The Unrepentant China Model

Publication: China Brief Volume: 12 Issue: 23

Reform has dominated discussions of China this year as the country approached a major leadership transition. At the National People’s Congress in March, optimism blinded many analysts from recognizing the Chinese leaders’ calls for reform as limited to maintaining the political status quo (“The Limits of Reform: Assaulting the Castle of the Status Quo,” China Brief, April 26). That Vice President Xi Jinping emerged from the 18th Party Congress with stronger support on the Politburo Standing Committee than expected and so-called reformers like Wang Yang were sidelined suggests a strongly conservative course. An honest appraisal, however, would concede that any leadership lineup that included members of the Chinese Communist Party (CCP) was going to be conservative. Yet few probably were prepared for such a strong defense of the greatness of the status quo and the dangers of any alternatives.

The opening salvo was launched in the flagship People’s Daily by the official penname “Zhongsheng” (“Voice of China”)  even before the Party Congress concluded: “hold high the great banner of socialism with Chinese characteristics, unswervingly follow the path of socialism with Chinese characteristics, we have enough confidence and strength.” In keeping with its usual focus on international affairs, Zhongsheng noted “blindly copying the Western political system” has left countries destitute and unstable whereas the CCP has led China to a great rejuvenation (People’s Daily, November 11). The CCP, in fact, was the most important element of the brilliant successes of the “China Model” (Red Flag, November 11).

According to party journal Red Flag, the “China Model” has three major premises. The first is the CCP’s leading role in governing China. The CCP’s more than 80 million members make up the “largest and most united” political vanguard in history with a democratic orientation (People’s Daily, November 13).
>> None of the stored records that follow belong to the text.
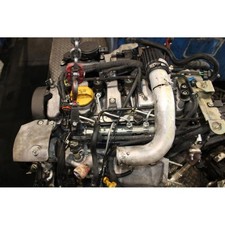 Motore compl z20s daewoo - motore,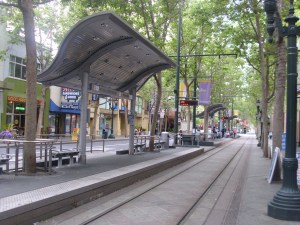 Santa Clara County's, transit agency, source image : www.anthonynachor.com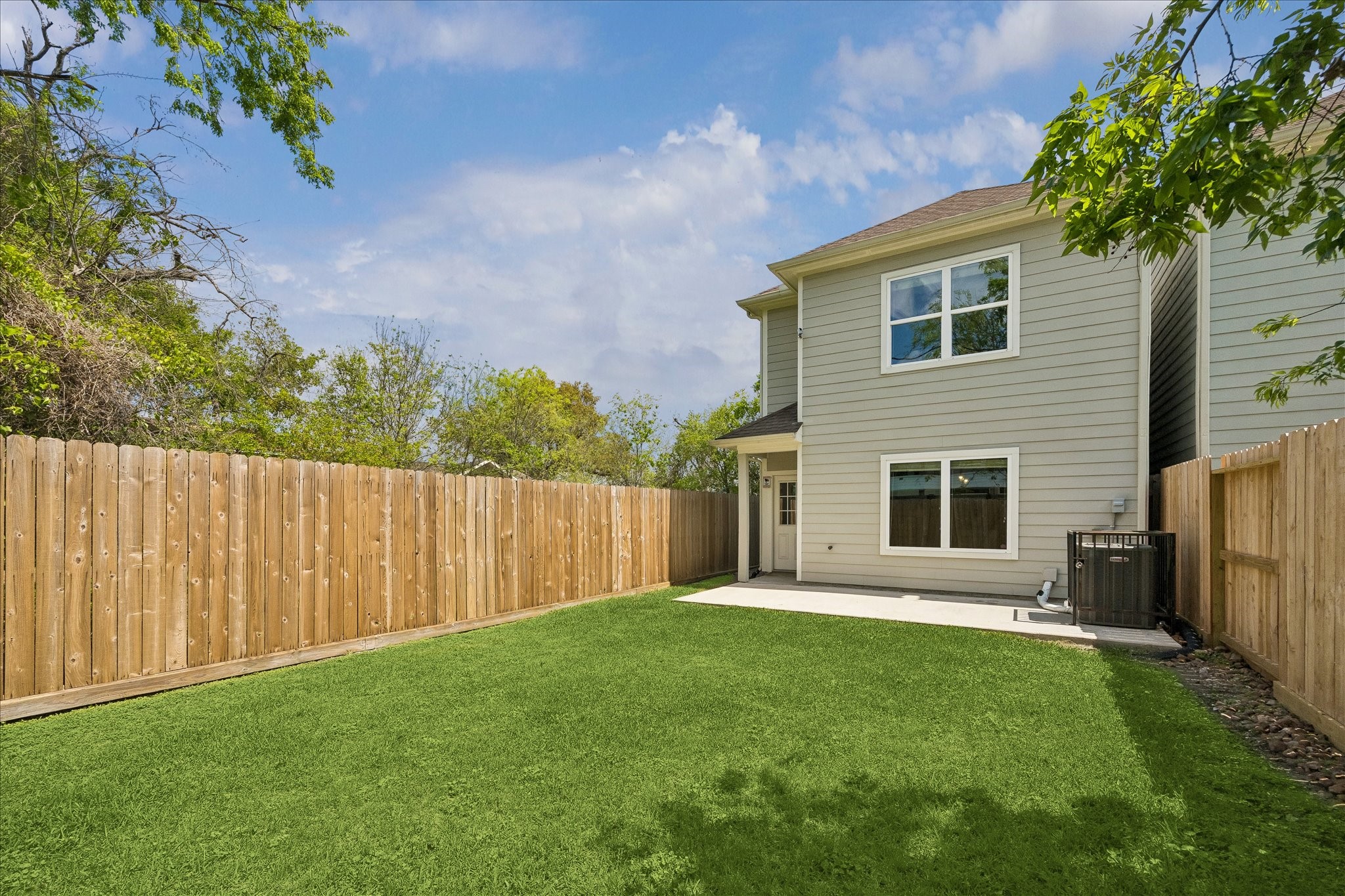  3605 Billingsley Street B - 物件實景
The second is the dominance of the state-owned sector of the economy. This is a tacit acknowledgement that the state-owned sector has been developing at the expense of the private sector—a phenomenon known as “guojin mintui” that was once denied by the party (Sina.com, March 14, 2011). The third is the guiding role of the state for the rest of the national economy (Red Flag, November 11). This should not be misconstrued as inflexibility in the practical measures for retaining the model. Several publications referred to the need to “neither follow the rigid, closed old road, nor the evil path of changing the flag,” a reference to the Maoist line and structural political reform, respectively (Red Flag, November 23; China Economic Weekly, November 20; People’s Daily, November 11).

To carry the point about the evils of Western multiparty democracy and changing the flag, Chinese media drew attention to the roughly $6 billion spent in the last U.S. election cycle, allegedly illustrating the hypocrisy of “one person, one vote.” According to a scholar from the China Academy of Social Sciences, this financial corruption is the result of the U.S. socio-political system and proves regulators cannot serve as an adequate barrier to the ills of capitalism (Qiushi, November 7). China, as newly-anointed CCP General Secretary Xi Jinping said, must adhere to the Constitution of the People’s Republic of China that places the party in charge of the country and the responsibility of guiding it toward one-party democracy (Xinhua, November 19). Any reform of this basic system—apart from being unconstitutional—potentially endangers the future of the CCP and, hence, the well-being of China (People’s Daily, November 11).

This celebratory CCP conservatism is once more a sign that the Chinese leadership may fight over policy differences, but there is a fairly clear consensus at the top about the nature of the political-economic system. Reform, once again, remains restricted to regulating corruption within the party and improving its performance in governing. Such reforms, however forcefully expressed by senior leaders ranging from Wen Jiabao and Li Keqiang to Xi Jinping, are not a shock to the system, but rather a natural part of the evolving system of socialism with Chinese characteristics. The question of political change in China is not one of reform, but whether the CCP’s administrative improvements to reorient governance actually address China’s problems and, if not, what then?